Base pointer and stack pointer
Given this piece of code:
swap:
push ebp ; back up the base pointer,
mov ebp, esp
; push the context of the registers on the stack
push eax
push ebx
push ecx
push edx
mov eax, [ebp+8] ; address of the first parameter
mov ebx, [ebp+12] ; address of the second parameter
mov dl, [eax]
mov cl, [ebx]
mov [eax], cl
mov [ebx], dl
; restore the context of the registers from the stack
pop edx
pop ecx
pop ebx
pop eax
; restore the ebp
pop ebp
ret
(This is just the method. Previously we pushed the first and the second parameter on the stack.)
My question is: why do we add 8 to the Base Pointer to get to the address of the first parameter and then 12 ?

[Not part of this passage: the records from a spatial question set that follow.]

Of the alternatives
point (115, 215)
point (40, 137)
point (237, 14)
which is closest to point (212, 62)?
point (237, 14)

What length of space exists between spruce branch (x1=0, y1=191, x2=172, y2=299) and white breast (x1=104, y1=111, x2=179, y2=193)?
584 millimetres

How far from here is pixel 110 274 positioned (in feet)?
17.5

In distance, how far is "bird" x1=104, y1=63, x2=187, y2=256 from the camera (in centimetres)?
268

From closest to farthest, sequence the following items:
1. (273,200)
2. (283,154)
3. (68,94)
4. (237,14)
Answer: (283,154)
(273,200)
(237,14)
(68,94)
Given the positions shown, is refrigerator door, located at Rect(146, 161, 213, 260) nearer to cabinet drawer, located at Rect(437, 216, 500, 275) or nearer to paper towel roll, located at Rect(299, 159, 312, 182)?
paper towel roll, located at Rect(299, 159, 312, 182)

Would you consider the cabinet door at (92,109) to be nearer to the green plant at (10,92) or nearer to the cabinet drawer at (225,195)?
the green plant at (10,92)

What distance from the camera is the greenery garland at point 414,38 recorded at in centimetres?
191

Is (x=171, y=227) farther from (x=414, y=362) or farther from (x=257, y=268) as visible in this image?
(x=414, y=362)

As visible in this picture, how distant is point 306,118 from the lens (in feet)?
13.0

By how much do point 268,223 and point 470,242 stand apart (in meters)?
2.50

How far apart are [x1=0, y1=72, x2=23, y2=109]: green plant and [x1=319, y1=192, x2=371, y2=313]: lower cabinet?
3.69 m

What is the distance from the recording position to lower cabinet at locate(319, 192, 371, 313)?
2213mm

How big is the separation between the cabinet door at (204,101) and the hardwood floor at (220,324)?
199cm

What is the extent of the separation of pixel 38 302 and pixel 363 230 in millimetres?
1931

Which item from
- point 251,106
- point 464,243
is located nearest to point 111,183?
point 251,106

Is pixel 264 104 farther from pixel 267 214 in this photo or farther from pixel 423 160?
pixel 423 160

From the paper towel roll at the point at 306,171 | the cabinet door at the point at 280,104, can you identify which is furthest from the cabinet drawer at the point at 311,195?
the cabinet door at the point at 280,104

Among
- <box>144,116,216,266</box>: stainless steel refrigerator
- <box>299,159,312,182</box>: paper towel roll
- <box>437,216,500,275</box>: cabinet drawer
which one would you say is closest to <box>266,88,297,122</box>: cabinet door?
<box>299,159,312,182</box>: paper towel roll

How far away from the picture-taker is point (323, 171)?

I get the fact that they are dword so each of them are 4 bytes..so from ebp + 8 to ebp + 12 it makes sens to make. But why the first one is ebp + 8 ? Because if ESP points to the TOP of the stack, mov ebp, esp means that EBP points to the TOP of the stack. Then we push 4 values on the stack : eax, ebx, ecx and edx. Why is EBP + 8 pointing on the first parameter ?
Answer
When the function is called, the stack looks like:
+-------------+
| Parameter 2 |
+-------------+
| Parameter 1 |
+-------------+
| Return Addr | <-- esp
+-------------+
then after the "stack frame" is set up:
+-------------+
| Parameter 2 | <-- [ebp + 12]
+-------------+
| Parameter 1 | <-- [ebp + 8]
+-------------+
| Return Addr |
+-------------+
| saved ebp | <-- ebp
+-------------+ <-- esp
Now the context is saved:
+-------------+
| Parameter 2 | <-- [ebp + 12]
+-------------+
| Parameter 1 | <-- [ebp + 8]
+-------------+
| Return Addr |
+-------------+
| saved ebp | <-- ebp
+-------------+
| saved eax |
+-------------+
| saved ebx |
+-------------+
| saved ecx |
+-------------+
| saved edx | <-- esp
+-------------+
Don't forget that on many systems the stack grows downward (and that is definitely true of the x86 family), so the top of the stack will have the lowest memory address.